Thérèse Martin era uma menina teimosa e infantil. A mãe dela era terrivelmente preocupada com o futuro da menina. Em uma carta, ela chegou a escrever: “Quanto a Thérèse, não se pode dizer como ela vai sair, ela é tão jovem e despreocupada … sua teimosia é quase invencível. Quando ela diz não, nada a faz mudar”.

Thérèse, que depois ficou conhecida como Santa Teresinha do Menino Jesus, conta em sua autobiografia (“História de uma Alma”), o episódio de uma mudança na sua vida, que aconteceu na véspera do Natal de 1886. Ela tinha 13 anos e, teimosa, fazia questão que os pais seguissem à risca as tradições natalinas para uma criança. Diz ela:

Quando cheguei em casa da Missa da meia-noite, sabia que devia encontrar meus sapatos no pé na lareira, cheios de presentes, como sempre fazia desde que eu era pequena.
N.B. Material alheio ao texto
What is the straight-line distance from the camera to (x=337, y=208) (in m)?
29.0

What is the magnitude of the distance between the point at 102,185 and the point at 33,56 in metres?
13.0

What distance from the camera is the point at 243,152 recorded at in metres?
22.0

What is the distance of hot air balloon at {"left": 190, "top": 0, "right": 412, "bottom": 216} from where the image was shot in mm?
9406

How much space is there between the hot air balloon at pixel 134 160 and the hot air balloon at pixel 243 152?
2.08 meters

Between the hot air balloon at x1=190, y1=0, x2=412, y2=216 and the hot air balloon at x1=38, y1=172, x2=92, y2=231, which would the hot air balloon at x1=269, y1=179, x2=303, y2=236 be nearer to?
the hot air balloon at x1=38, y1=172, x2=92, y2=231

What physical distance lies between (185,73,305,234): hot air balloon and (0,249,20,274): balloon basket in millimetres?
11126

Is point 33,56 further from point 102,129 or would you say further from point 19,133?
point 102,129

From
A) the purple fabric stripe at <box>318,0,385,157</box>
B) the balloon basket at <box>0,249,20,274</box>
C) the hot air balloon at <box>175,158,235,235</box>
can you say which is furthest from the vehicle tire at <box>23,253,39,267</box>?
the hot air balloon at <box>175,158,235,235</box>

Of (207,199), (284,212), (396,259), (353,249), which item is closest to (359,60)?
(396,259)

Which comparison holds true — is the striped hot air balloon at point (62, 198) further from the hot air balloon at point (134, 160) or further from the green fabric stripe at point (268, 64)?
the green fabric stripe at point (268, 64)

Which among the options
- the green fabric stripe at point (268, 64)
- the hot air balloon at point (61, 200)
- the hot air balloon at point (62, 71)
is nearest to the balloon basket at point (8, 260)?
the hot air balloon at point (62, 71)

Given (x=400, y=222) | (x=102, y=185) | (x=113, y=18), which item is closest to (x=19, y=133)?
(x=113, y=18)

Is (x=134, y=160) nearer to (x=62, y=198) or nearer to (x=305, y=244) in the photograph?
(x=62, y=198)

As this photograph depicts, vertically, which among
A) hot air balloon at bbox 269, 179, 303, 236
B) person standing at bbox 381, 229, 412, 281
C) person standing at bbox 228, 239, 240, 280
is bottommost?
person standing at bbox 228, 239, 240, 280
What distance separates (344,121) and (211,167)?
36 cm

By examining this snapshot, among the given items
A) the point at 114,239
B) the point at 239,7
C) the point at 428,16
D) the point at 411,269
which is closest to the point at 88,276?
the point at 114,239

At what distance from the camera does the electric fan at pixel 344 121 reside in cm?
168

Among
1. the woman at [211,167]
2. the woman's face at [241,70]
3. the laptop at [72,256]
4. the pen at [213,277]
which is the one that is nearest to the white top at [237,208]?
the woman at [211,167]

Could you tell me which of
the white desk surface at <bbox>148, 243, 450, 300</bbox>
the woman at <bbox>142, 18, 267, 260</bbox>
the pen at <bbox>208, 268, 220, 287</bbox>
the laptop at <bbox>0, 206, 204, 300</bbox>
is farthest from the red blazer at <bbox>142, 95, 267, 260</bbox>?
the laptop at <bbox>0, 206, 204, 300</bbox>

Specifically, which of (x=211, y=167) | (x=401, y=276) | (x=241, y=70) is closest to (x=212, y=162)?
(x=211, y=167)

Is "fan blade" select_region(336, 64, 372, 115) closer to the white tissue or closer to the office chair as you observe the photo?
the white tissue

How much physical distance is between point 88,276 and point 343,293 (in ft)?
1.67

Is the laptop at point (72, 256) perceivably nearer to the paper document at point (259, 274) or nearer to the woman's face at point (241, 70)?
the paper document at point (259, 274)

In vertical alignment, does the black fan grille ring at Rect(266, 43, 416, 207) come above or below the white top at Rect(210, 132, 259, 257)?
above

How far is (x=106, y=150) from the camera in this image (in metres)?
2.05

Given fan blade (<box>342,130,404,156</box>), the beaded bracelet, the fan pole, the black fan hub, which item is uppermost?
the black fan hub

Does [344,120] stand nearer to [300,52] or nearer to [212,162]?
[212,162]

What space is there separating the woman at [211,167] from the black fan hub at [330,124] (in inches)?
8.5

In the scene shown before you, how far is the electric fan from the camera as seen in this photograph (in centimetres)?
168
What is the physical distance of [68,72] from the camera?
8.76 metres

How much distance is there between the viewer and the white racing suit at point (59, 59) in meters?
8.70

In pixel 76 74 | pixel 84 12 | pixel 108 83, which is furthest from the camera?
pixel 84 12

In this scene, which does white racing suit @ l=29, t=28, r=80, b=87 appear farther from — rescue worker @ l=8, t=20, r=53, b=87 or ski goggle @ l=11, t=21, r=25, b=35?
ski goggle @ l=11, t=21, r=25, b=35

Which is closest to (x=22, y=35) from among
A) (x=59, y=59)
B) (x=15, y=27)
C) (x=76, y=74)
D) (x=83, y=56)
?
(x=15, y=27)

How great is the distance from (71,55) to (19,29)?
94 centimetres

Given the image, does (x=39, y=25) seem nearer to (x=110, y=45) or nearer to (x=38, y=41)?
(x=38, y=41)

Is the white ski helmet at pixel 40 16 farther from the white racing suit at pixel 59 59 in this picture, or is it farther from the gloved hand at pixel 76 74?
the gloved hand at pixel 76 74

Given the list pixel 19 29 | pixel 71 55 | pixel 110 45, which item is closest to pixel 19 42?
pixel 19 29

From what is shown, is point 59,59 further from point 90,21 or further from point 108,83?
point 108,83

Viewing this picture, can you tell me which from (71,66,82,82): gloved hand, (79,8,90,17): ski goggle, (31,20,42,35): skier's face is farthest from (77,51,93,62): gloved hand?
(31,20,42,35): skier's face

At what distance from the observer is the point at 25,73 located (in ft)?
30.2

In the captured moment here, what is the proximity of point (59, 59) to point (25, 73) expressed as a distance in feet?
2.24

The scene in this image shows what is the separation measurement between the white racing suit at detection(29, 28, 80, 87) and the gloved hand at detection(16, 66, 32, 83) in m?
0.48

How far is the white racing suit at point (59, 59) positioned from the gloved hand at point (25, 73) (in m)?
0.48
Então, você pode ver que eu ainda era tratada como bebê.

Meu pai adorava ver o quão feliz eu ficava e ouvir meus gritos de prazer enquanto tirava cada pacote de surpresa dos meus sapatos mágicos.  A satisfação dele me deixava ainda mais feliz. Mas chegou a hora de Jesus me livrar da minha criancice; até mesmo as alegrias inocentes da infância foram embora. Ele permitiu que meu pai se sentisse zangado naquele ano, em vez de mimar-me. E quando eu estava no andar de cima, eu o ouvi dizendo: ” Thérèse já deveria ter superado todo esse tipo de coisa [de ganhar presente no Natal]e espero que esta seja a última vez”. Aquilo me magoou, e Céline, que sabia o quanto eu era sensível, me sussurrou: “Não desça ainda; se abrir seus presentes agora na frente do pai você só vai chorar”.
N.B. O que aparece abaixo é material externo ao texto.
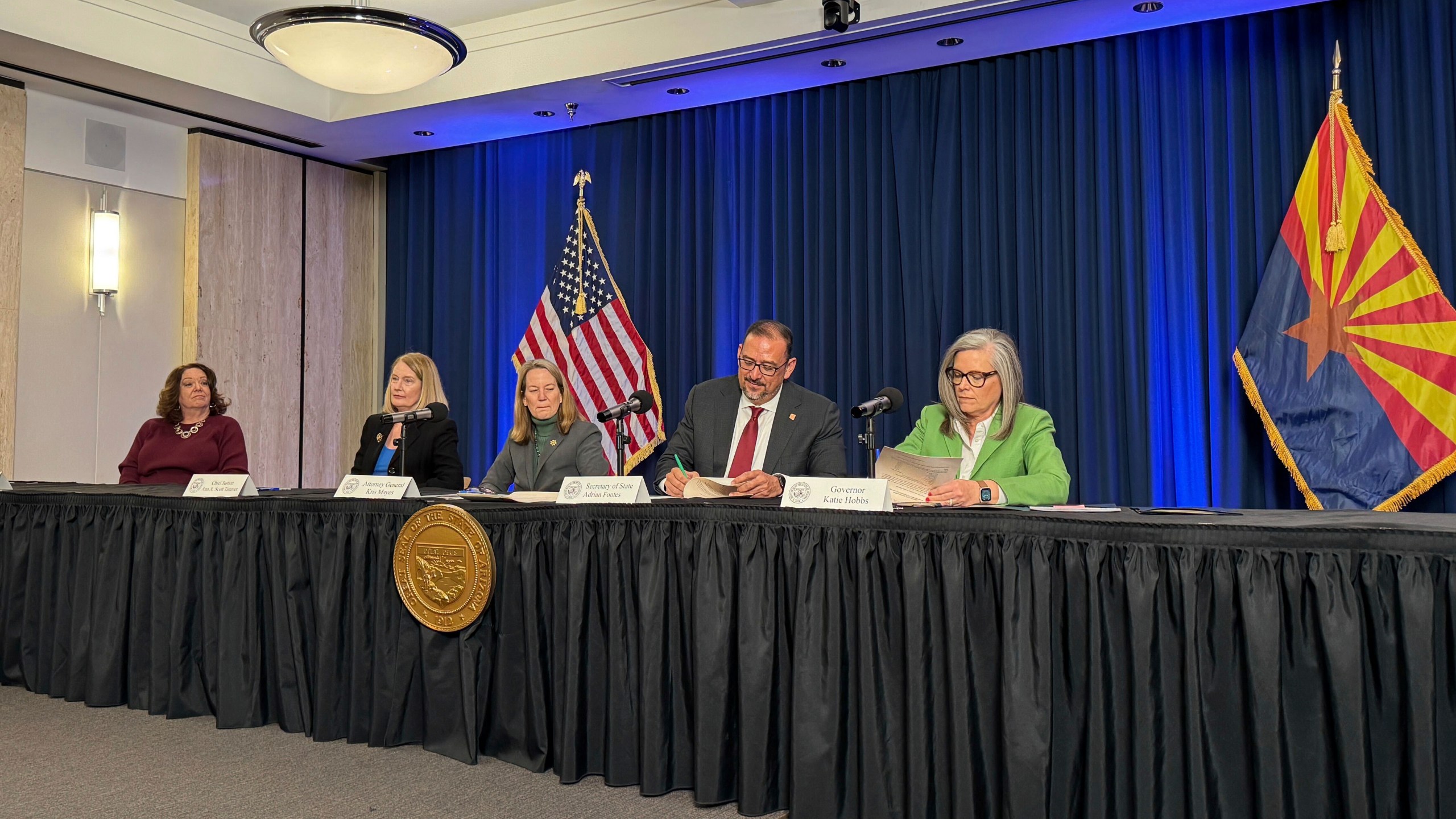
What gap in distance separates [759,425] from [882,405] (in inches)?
39.6

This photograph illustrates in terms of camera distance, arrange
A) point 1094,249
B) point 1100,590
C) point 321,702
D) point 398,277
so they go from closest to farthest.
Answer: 1. point 1100,590
2. point 321,702
3. point 1094,249
4. point 398,277

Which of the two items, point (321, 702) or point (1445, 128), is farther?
point (1445, 128)

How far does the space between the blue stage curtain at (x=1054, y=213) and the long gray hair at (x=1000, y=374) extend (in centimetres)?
194

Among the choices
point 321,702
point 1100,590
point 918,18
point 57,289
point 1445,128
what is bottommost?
point 321,702

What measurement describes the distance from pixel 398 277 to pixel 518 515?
4780 mm

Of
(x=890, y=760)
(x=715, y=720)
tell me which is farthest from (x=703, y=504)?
(x=890, y=760)

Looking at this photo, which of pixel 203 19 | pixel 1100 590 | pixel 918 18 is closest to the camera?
pixel 1100 590

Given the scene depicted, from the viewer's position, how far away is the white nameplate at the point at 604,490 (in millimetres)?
2484

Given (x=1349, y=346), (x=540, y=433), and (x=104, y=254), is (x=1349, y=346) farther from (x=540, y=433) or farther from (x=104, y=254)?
(x=104, y=254)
Teresinha teria feito exatamente isso: chorado como um bebê pequeno. No entanto, isso não aconteceu:

Mas eu não era mais a mesma Thérèse; Jesus me mudou completamente. Eu segurei minhas lágrimas, e tentando impedir meu coração de bater tão rápido, eu corri para a sala de jantar. Peguei os sapatos e desembrulhei meus presentes com alegria, parecendo o tempo todo tão feliz quanto uma rainha. O pai já não parecia mais nervoso e entrou na diversão, enquanto Céline pensava que deveria estar sonhando. Mas isso não era um sonho. Thérèse tinha recuperado para sempre a força da mente que ela havia perdido.
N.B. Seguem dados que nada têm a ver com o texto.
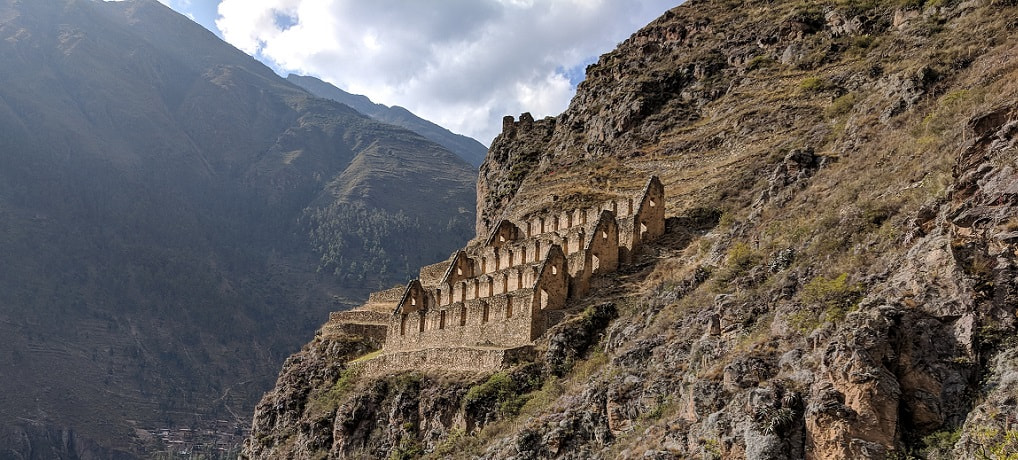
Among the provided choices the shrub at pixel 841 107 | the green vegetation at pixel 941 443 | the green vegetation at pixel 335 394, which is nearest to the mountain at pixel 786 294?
the green vegetation at pixel 941 443

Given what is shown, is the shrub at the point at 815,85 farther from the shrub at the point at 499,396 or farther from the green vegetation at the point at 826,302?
the green vegetation at the point at 826,302

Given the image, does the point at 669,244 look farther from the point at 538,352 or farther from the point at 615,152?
the point at 615,152

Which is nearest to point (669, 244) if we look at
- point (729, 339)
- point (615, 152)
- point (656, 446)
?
point (729, 339)

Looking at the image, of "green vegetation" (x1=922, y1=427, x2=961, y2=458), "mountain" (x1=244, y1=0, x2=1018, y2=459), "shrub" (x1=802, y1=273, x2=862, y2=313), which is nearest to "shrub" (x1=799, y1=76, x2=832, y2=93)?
"mountain" (x1=244, y1=0, x2=1018, y2=459)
Teresinha, mais tarde, chamaria isso de “Milagre de Natal”, um fato que marcou um ponto de mudança em sua vida. Isso motivou seu relacionamento com Deus, e, dois anos depois, ela se juntou a uma ordem carmelita local de freiras.

Ela viu esse “milagre” como uma ação da graça de Deus inundando sua alma, dando-lhe força e coragem para fazer o que era verdadeiro, bom e bonito. Foi seu presente de Natal de Deus.

Teresinha finalmente entendeu o que deveria fazer para amar a Deus mais intimamente, e deixou seus modos infantis para se tornar uma verdadeira filha de Deus. Ela ainda conservaria uma pequena teimosia, no bom sentido, unida à vontade de Deus e confiando sua vida inteiramente a Ele.